Problems to work on:
a) Name every person mentioned by name in the passage on the band's years in France.
b) Resume the passage on the band's years in France, starting right after its final sentence.

Text shown:
══════

Arriving in France in 1993, DB and Glad converted an old barn on the property of their friend Gregory Wait , a photographer and his wife Fafou, in the depths of the Normandy countryside, nothing could be further from the inner city lifestyle the had been so intrenched in and shackled by. They were determined to re ignite the fire of creativity and the passion in their performance. A friend brought his young son Yvick to visit one day, Yvick had just returned to France after studying guitar and music in the US, at a quickly convened jam session a few songs were played and a nascent spark ignited. France’s national Fete de la Musique, where it is compulsory for music to be staged, created an opportunity and  the trio performed at the local village pub, word spread and soon the small bar on the edge of town was crowded with people. Before long they had enough material and word of mouth exposure to mount regional tours and copies of Sleeping Under Stars were quickly transformed to cassette for post show sales, this was a particularly worthy cause as the band struggled to survive. Before long shows were being booked in the South and in Paris where Red Ochre made their debut at La Divette du Montmartre a wonderful rock institution much like Sydney’s Hopetoun Hotel. Free from the expectation of their contemporaries, the writing and performing flourished and a powerful creative bond was formed.

══════

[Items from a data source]
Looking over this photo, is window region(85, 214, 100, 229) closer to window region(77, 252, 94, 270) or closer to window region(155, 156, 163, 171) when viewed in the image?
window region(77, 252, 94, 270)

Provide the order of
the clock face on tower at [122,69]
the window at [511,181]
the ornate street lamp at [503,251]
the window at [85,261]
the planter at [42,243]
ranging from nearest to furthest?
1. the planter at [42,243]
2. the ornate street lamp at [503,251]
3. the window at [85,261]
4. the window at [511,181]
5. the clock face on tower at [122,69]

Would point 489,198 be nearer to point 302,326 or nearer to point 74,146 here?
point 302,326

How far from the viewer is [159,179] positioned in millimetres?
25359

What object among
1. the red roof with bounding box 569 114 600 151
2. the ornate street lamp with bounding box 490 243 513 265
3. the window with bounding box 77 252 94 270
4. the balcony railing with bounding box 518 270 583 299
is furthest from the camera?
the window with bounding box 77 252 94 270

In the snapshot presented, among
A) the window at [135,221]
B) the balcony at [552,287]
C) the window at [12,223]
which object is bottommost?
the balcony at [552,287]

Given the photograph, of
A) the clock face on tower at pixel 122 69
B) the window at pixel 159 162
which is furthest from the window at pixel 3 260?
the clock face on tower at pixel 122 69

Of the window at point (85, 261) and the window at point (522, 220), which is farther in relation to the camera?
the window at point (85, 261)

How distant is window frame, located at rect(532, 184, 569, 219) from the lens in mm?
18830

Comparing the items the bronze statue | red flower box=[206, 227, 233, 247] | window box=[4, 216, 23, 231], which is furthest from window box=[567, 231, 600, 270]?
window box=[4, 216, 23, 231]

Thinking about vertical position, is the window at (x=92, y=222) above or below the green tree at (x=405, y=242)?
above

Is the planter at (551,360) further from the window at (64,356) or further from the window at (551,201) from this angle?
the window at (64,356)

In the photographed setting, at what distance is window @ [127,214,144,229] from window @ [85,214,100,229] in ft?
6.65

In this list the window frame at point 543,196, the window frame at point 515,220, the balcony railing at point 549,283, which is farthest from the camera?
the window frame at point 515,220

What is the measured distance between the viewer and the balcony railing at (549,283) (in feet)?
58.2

══════

Outputs:
a) DB, Glad, Gregory Wait, Fafou, Yvick

b)
The French sojourn was a difficult and rewarding time, living solely on the generosity of friends and the money earned from shows the group played every where imaginable and an energy that was unable to be expressed in Sydney due to the restraints of expectation and inhibition was tapped to engage audiences on the broadest scale possible. The French sojourn was many things, part musical awakening, part sea change, part life defining experience DB and Glad were challenged in every way possible, artistically, personally and professionally they were pushed to the limits of possibility, endurance and understanding. Assisted by Nicole Grierson, Yvick’s then girlfriend who was American, but fluent in French the group were spending more time in Paris and after a period of door knocking and distributing a tape made at home, the group were summoned to the headquarters of Island Records for a meeting where an offer to sign and record a new album was made. The group made their way into the chill air of the Parisian night beaming and not able to comprehend what had just transpired. Before long  Midnight Oil came to town and as Glad was well know to the Oils , touring and recording with them at home, the group scored an opening slot at Zenith, a large in door venue that held around 6,000-7,000, things were on a role. The two nights at the Zenith were a triumph with the big crowd soaking the mixture of music and naive charm the group expressed by  talking to the crowd in French with broad Aussie accents and slamming them with some good tunes and Yvick’s virtuoso guitar. Glad explained The Surge to them and then played a soaring version, it was magic. The next show at La Divette du Montmartre in Paris the following week was packed.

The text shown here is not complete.